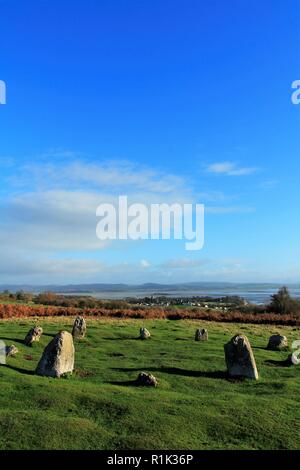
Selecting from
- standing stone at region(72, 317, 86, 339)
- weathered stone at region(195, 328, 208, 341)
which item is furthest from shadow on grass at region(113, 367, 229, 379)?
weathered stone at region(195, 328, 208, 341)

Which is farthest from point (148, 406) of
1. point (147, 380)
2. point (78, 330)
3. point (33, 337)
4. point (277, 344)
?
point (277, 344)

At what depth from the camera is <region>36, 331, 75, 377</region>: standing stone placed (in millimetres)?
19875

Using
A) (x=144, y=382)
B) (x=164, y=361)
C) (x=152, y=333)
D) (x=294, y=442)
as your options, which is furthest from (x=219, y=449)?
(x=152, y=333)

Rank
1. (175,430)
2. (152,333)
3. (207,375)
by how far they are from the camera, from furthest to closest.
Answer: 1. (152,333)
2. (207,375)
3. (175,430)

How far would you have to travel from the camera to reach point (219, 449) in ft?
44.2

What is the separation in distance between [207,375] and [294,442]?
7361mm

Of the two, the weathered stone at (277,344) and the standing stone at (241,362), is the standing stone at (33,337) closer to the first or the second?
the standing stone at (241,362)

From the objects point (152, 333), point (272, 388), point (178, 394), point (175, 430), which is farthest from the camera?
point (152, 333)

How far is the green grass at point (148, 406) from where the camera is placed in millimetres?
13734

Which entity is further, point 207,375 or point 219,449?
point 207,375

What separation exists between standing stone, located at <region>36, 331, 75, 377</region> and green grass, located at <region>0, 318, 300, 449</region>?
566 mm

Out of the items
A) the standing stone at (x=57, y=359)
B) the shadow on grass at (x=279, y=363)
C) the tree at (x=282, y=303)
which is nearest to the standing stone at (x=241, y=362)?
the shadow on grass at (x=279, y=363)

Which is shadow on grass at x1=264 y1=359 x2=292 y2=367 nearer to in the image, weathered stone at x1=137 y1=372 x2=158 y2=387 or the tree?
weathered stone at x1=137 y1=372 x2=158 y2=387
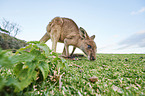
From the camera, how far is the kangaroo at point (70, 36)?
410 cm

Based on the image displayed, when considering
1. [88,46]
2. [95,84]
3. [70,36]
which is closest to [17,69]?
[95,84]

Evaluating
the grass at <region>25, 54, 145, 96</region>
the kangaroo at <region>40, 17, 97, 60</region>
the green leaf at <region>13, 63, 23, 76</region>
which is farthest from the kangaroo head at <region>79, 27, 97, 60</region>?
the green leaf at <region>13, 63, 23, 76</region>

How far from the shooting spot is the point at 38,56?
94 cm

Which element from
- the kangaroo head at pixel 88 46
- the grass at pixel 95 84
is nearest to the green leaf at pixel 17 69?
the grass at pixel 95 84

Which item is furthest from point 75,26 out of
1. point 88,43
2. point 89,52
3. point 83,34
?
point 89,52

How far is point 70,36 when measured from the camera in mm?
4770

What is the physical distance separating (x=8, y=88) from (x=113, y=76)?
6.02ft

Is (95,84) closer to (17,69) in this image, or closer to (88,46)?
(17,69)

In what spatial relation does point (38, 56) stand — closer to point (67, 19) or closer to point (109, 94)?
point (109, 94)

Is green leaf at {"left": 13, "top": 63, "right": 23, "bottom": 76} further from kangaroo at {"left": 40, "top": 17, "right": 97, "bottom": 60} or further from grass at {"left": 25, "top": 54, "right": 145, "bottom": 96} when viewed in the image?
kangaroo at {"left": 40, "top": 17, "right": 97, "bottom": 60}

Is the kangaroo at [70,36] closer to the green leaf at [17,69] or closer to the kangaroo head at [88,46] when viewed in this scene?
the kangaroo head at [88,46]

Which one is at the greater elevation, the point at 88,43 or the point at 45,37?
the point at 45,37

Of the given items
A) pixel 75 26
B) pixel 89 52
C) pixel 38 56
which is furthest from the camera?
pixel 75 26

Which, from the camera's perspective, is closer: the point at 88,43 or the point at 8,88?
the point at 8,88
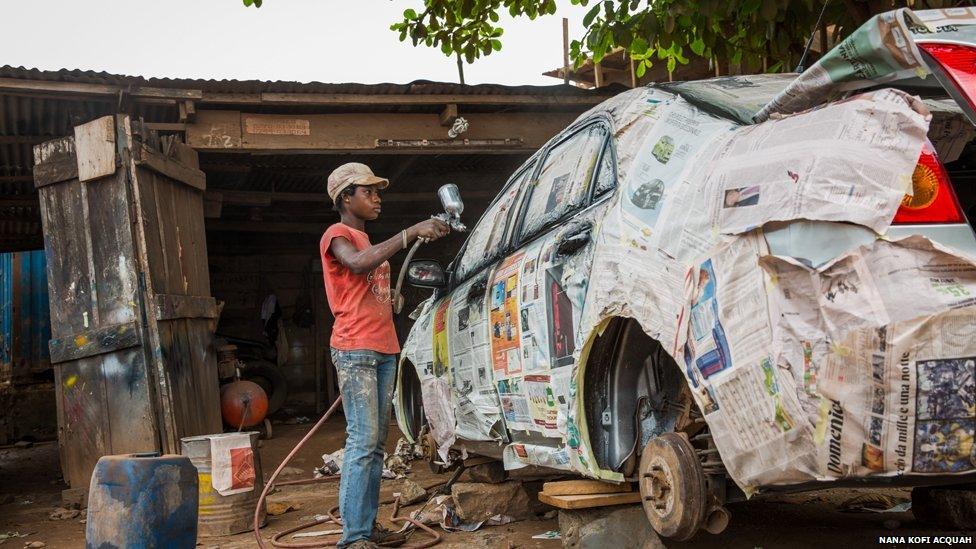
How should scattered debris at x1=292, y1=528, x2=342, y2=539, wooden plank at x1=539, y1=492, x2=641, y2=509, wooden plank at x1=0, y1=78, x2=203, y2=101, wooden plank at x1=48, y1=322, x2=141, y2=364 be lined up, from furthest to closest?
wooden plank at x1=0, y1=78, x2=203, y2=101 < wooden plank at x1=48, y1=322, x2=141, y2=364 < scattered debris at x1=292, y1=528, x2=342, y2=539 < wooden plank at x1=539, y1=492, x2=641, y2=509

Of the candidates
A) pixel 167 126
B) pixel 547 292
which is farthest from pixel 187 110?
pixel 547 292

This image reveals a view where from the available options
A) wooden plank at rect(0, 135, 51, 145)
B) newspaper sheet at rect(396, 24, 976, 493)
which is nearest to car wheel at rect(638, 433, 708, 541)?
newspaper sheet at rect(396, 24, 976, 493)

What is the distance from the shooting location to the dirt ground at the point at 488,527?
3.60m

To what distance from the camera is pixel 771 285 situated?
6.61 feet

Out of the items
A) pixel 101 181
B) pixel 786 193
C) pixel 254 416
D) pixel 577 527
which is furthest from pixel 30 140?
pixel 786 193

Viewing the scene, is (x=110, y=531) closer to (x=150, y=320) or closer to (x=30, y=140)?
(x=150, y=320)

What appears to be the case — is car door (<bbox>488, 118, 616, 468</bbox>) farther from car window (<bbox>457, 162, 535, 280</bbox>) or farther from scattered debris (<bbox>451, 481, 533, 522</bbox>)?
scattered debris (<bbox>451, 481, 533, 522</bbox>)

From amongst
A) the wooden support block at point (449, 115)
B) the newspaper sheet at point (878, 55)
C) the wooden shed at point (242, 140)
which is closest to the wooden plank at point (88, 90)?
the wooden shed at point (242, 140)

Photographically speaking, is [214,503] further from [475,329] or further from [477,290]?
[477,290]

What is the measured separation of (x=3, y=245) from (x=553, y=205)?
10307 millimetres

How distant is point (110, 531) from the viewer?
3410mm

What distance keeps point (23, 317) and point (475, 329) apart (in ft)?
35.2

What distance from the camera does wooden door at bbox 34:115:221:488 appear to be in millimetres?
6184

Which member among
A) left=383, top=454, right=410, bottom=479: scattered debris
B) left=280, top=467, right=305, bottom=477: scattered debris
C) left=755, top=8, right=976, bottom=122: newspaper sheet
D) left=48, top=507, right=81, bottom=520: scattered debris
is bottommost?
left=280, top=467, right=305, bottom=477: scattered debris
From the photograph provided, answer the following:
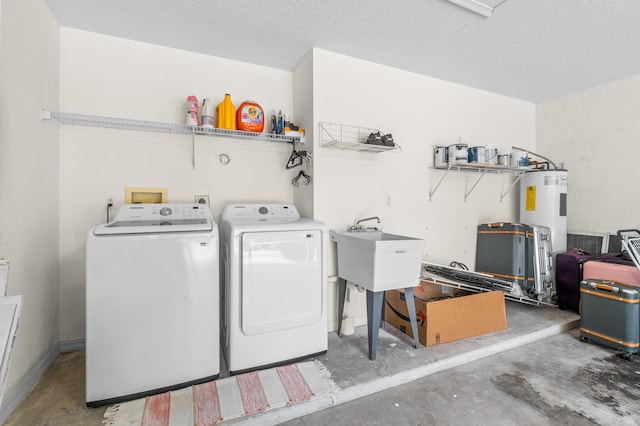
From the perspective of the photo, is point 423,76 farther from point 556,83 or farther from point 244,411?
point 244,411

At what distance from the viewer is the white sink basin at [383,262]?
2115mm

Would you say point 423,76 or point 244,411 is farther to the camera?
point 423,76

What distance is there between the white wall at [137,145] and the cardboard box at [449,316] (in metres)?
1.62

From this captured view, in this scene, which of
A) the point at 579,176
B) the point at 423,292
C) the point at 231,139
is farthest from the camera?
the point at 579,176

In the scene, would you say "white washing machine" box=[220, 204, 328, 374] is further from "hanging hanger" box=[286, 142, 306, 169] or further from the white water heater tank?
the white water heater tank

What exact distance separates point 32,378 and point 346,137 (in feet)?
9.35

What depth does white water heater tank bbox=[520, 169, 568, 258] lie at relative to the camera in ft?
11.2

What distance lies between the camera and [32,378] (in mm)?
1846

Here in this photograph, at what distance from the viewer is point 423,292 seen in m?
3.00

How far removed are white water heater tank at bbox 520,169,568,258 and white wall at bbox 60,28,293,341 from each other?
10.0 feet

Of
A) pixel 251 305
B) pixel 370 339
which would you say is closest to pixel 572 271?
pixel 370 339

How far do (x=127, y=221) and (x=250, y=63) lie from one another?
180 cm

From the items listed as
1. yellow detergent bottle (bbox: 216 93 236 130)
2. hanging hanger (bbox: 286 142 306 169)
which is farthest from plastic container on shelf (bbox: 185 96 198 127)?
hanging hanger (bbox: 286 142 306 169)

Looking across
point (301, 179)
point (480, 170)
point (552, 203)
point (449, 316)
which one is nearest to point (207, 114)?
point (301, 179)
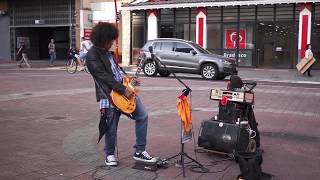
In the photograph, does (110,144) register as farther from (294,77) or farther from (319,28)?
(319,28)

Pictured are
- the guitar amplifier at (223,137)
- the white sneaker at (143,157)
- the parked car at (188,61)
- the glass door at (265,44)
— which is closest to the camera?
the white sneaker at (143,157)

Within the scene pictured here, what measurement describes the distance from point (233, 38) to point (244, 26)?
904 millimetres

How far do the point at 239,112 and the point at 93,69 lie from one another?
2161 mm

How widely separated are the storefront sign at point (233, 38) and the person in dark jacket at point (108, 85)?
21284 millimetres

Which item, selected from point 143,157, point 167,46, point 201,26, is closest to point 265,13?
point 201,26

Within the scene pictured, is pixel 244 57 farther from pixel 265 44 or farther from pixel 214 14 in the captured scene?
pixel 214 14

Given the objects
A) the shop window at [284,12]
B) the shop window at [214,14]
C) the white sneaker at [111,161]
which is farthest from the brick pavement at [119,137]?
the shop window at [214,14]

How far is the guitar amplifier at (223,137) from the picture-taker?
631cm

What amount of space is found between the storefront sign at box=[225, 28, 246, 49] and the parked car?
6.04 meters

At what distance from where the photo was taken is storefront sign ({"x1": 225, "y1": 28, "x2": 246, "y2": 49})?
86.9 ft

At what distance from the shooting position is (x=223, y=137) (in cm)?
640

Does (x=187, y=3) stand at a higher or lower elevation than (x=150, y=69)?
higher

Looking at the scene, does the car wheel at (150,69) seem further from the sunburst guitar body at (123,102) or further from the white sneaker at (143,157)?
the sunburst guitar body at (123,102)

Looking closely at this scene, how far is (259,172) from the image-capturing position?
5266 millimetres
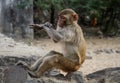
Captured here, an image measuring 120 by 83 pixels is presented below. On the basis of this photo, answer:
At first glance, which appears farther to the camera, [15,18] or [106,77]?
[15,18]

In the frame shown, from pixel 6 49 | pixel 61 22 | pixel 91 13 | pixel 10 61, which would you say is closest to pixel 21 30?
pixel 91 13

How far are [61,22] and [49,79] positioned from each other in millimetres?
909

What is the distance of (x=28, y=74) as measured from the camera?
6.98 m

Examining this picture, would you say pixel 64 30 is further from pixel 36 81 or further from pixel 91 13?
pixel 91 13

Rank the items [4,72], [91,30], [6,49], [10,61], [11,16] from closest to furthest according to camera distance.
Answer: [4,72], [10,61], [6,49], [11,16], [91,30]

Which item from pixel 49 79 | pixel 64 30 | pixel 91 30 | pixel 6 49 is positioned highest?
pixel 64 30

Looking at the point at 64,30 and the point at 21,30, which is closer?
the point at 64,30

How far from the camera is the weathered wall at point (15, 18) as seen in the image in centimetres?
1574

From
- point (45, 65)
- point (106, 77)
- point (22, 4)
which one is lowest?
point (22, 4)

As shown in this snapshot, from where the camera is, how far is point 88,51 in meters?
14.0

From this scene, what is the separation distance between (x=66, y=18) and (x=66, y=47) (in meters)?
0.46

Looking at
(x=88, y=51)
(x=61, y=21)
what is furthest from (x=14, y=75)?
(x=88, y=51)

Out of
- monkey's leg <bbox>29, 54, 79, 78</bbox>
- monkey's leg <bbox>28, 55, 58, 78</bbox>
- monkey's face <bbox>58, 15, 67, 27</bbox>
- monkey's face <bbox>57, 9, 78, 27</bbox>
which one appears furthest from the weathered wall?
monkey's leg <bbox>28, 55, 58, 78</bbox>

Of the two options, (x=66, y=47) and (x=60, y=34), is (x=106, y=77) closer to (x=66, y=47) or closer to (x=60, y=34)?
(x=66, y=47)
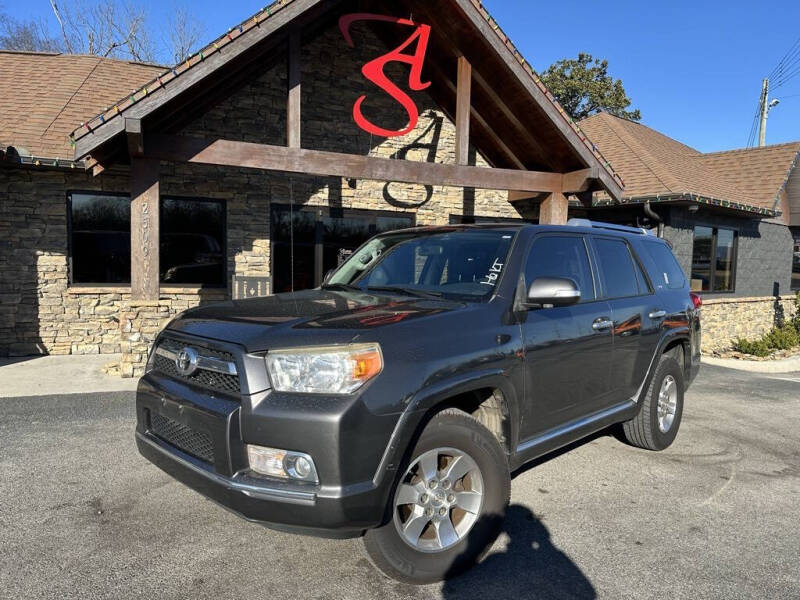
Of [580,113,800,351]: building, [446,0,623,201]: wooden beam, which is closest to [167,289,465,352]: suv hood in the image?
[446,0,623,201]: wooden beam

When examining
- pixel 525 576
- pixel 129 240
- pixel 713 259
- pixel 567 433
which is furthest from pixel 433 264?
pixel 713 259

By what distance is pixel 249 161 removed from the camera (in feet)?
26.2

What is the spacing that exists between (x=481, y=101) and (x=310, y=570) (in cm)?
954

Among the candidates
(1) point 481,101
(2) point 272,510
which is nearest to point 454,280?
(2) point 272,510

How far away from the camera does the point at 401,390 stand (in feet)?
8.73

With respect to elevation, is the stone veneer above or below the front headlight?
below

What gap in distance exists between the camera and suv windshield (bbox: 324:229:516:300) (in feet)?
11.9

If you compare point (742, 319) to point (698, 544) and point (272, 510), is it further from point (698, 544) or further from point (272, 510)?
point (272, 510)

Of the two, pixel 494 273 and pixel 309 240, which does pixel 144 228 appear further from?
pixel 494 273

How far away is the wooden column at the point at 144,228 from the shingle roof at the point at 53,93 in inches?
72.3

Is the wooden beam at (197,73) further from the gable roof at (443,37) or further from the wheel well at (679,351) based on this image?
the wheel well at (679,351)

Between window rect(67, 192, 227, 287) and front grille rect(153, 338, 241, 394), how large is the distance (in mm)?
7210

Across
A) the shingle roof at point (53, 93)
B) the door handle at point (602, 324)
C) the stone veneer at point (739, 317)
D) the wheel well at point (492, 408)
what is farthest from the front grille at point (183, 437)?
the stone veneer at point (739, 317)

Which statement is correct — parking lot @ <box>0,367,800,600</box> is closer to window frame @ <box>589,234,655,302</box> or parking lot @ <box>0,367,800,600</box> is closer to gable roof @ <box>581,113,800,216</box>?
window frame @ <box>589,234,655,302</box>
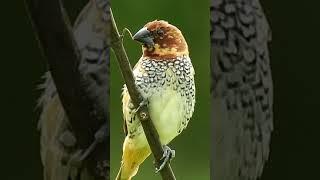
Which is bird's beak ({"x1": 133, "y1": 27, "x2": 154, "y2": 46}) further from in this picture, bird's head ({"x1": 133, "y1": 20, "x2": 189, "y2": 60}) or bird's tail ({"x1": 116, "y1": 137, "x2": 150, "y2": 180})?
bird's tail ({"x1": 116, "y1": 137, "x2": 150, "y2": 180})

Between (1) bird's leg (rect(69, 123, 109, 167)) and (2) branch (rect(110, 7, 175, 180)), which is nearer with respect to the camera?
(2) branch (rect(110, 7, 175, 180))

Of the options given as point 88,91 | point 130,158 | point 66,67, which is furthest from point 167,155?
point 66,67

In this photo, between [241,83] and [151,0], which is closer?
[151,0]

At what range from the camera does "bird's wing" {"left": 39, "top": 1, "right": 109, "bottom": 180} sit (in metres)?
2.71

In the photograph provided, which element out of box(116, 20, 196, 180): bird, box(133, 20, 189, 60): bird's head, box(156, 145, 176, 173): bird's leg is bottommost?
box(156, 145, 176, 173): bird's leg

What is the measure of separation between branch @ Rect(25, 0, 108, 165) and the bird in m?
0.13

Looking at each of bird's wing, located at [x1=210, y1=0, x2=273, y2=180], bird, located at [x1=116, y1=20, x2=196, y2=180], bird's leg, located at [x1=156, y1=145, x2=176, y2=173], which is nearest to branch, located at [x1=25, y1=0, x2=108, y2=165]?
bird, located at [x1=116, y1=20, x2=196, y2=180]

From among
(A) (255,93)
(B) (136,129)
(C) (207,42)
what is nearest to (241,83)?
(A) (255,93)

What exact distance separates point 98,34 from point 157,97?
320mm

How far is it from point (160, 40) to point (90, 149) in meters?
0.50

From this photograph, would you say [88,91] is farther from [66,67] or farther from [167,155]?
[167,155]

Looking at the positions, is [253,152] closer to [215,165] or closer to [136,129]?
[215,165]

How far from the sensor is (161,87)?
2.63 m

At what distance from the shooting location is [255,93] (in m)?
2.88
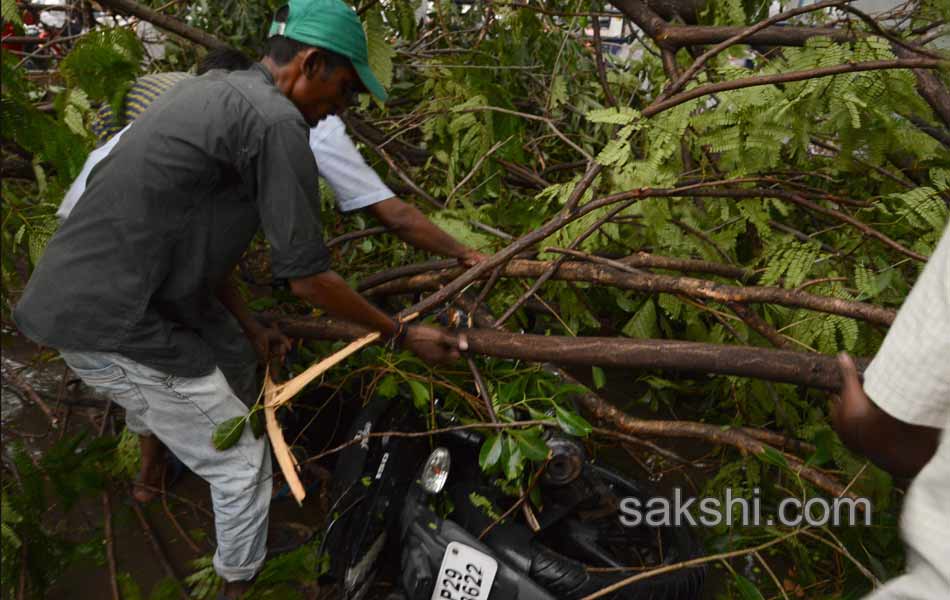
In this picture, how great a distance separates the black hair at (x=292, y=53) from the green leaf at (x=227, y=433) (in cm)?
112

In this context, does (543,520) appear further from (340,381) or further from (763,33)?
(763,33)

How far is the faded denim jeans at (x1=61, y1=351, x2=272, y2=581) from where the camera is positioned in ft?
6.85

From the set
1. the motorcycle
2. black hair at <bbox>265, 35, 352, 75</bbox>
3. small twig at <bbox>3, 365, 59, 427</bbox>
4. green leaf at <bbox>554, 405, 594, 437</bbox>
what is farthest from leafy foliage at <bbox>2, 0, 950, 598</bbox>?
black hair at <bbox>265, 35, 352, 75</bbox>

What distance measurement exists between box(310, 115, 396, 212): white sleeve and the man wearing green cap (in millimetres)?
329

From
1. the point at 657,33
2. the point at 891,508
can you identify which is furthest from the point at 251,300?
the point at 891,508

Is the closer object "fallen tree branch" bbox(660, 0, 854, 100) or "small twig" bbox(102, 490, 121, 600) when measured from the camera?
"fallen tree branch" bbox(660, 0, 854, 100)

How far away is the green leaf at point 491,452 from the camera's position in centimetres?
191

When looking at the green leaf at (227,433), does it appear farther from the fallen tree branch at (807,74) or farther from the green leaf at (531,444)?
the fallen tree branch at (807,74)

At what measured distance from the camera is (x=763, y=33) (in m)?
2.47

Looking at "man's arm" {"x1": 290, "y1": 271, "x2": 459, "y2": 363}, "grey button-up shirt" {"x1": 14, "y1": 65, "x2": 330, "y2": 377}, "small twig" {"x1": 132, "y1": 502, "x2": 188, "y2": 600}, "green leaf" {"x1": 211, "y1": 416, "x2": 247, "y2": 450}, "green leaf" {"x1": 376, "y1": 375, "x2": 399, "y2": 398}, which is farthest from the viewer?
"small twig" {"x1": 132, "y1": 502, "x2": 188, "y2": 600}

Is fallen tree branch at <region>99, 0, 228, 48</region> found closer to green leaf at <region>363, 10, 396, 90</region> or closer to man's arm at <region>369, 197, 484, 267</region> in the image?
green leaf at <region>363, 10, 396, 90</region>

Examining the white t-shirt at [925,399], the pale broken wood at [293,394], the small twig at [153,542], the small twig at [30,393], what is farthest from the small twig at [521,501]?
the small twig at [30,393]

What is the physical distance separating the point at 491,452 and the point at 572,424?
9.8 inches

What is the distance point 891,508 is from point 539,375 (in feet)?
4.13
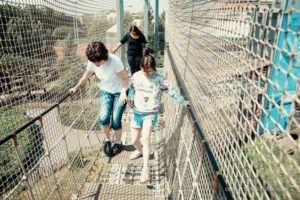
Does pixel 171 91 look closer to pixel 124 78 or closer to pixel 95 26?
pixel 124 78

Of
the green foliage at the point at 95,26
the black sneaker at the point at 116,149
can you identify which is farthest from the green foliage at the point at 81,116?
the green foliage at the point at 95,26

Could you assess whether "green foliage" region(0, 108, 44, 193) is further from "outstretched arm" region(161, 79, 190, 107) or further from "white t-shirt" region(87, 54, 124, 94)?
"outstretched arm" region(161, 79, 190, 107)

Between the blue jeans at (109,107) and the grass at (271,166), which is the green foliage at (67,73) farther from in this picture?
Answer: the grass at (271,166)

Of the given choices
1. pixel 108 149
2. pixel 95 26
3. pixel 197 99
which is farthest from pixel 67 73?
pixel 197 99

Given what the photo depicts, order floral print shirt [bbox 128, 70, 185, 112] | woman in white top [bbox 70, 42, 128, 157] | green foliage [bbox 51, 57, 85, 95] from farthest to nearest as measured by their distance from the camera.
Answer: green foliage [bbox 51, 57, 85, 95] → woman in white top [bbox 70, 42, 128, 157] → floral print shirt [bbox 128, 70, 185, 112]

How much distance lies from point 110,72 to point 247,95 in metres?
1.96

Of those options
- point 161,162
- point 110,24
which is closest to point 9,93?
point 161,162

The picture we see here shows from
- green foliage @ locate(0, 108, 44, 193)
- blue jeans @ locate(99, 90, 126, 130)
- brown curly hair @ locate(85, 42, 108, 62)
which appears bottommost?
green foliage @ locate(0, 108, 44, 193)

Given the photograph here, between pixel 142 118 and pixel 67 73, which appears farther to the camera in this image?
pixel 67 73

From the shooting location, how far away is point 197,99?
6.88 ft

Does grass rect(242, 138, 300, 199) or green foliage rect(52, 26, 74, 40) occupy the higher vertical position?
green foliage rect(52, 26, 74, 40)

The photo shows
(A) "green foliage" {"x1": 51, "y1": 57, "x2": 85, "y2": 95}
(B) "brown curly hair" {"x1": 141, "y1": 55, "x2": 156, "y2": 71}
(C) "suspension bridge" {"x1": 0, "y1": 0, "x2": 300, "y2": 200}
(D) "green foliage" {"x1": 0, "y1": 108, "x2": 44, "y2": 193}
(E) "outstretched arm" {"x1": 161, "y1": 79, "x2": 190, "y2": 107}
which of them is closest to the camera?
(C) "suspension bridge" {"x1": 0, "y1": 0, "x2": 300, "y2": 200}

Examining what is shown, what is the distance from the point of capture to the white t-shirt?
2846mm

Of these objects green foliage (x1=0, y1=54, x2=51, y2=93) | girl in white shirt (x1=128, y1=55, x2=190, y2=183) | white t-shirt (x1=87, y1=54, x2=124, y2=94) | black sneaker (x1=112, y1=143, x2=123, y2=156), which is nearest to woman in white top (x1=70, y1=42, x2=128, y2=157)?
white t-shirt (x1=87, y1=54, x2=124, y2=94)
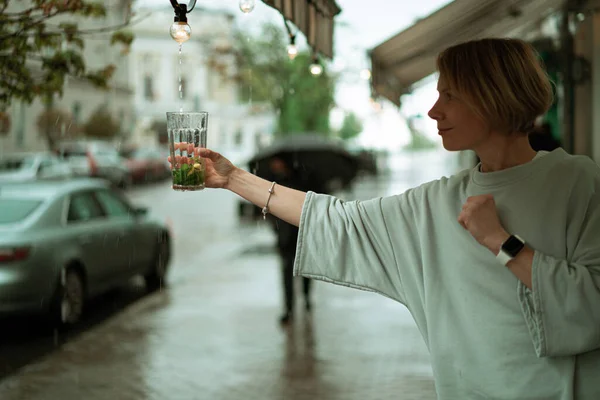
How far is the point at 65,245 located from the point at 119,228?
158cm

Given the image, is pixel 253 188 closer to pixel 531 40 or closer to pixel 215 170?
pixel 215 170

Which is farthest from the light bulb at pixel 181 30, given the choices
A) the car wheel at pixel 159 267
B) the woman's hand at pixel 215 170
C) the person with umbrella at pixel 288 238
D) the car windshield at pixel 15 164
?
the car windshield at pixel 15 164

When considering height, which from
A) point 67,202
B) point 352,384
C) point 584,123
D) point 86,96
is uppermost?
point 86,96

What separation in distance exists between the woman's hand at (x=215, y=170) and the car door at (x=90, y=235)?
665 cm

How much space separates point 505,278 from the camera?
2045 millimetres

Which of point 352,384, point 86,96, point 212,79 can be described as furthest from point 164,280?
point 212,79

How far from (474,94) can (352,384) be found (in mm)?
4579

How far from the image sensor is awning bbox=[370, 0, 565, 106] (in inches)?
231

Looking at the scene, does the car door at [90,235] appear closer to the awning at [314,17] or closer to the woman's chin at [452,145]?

^^^^^^^^^^^^^^^^

Take the lines from the one containing "Which is farthest from the light" to the last line of the material above and write them out exactly.

■ Response below
Which is farthest from the light bulb at pixel 181 30, given the choices
A) the car wheel at pixel 159 267
B) the woman's hand at pixel 215 170
C) the person with umbrella at pixel 288 238
D) the car windshield at pixel 15 164
?
the car windshield at pixel 15 164

When considering height, which from
A) point 67,202
B) point 352,384
C) point 584,123
D) point 86,96
is uppermost?
point 86,96

What separation in distance exists between the woman's hand at (x=215, y=170) and the car door at (x=90, y=235)?
665 cm

How much space separates point 505,278 from the camera?
2045 millimetres

Which of point 352,384, point 86,96, point 212,79 can be described as furthest from point 164,280?
point 212,79

How far from (474,94) can (352,384) be found (in mm)?
4579

How far from the image sensor is awning bbox=[370, 0, 565, 106] (in inches)?
231

Looking at the scene, does the car door at [90,235] appear closer to the awning at [314,17] or closer to the woman's chin at [452,145]?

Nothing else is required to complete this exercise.